La mentionnée se manifeste à la droite de son mari.
— Oui, confirme-t-elle en tournant la tête vers la droite de son interlocuteur vivant pour scruter Catherine Payne qui baisse les yeux et se dandine d’une jambe à l’autre.
— Pourquoi ?
— Je ne le sais pas, elle m’a mentionnée qu’Anna, votre fille, je pense, et vous-même, deviez savoir quelque chose, l’informe-t-elle en haussant les épaules, qui aurait un rapport avec le 5 décembre 1991. J’ignore si cette date est significative pour vous.
— Spontanément, rien, répond Richard, perplexe. Ce jour n’a rien de particulier, ni notre première rencontre, ni notre mariage, ni un anniversaire.
— Merci et à bientôt, professeur !
Mélinda rejoint son mari en suivant du regard le récent veuf.
« Son épouse est passée de l’autre côté de l’existence pendant la nuit.

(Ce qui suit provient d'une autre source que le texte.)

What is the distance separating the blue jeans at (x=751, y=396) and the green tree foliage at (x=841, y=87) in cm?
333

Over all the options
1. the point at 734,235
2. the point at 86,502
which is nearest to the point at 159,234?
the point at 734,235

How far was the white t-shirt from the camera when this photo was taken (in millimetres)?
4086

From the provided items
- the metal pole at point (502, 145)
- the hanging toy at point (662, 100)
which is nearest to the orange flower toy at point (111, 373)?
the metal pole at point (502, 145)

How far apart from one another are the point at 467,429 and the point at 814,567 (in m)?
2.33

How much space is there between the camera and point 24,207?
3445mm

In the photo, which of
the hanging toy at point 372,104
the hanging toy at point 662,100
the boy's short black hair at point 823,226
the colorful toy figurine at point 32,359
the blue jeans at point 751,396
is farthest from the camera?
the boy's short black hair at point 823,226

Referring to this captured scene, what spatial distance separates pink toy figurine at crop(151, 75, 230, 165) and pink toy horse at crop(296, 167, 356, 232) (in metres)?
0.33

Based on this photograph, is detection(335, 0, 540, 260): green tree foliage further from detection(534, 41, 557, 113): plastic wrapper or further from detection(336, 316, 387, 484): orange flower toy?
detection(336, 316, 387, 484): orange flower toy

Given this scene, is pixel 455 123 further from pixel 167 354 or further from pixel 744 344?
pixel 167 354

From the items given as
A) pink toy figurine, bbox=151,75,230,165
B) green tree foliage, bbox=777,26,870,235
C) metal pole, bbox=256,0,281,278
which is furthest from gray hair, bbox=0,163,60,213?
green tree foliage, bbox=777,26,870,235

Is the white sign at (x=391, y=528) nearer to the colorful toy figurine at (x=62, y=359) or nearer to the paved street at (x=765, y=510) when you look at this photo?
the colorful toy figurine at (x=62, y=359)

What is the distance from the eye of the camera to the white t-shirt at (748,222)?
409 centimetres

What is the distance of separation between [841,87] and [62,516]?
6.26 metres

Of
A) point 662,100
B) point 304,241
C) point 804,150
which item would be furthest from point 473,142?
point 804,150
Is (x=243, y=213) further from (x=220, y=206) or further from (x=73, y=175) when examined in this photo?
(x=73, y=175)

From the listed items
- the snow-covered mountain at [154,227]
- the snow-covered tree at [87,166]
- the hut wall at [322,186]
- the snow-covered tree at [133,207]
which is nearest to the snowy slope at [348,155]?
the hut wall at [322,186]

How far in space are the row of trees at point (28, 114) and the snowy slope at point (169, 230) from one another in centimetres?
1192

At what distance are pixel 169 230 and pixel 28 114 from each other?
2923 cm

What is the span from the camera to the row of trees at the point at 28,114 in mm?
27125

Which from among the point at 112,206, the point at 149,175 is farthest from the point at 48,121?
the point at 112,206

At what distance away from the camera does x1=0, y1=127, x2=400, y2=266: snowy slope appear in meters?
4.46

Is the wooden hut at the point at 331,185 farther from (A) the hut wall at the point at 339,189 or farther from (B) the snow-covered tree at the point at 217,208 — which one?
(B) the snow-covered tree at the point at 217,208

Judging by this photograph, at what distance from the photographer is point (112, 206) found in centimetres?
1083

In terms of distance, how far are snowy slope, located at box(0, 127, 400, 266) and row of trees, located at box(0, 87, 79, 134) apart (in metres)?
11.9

Que c’est triste pour Richard Payne ! » affirme en son for intérieur Irène-Mélinda.
***
Quelques heures de marche plus tard, se rapprochant d’un endroit dégagé de toutes demeures, où seulement quelques feuillus rabougris, conifères et herbes séchées persistent à survivre.
Apollon se cache derrière les remparts. Se tournant vers les mortels, Hermès lève son caducée et informe le régiment :
— À chaque instant, une unité du régiment titanesque peut arriver. Selon les dernières informations reçues, c’est l’aviation qui arrive, soit des dragons et des Harpies ! À vos arcs ! Ils ont un point faible, le ventre !
Artémis s’installe sur les remparts, suivie de Hermès qui brandit un bouclier imitant les pierres au-dessus de sa tête pour la protéger, Apollon, à l’écart, perché sur l’arbre le plus près, son arme de prédilection pointée à l’horizon, un œil fermé, est concentré sur la venue prochaine des créatures ailées. Les mortels, en couple, sauf Richard Payne, sont répartis près des arbres et du rempart, allongés ou debouts.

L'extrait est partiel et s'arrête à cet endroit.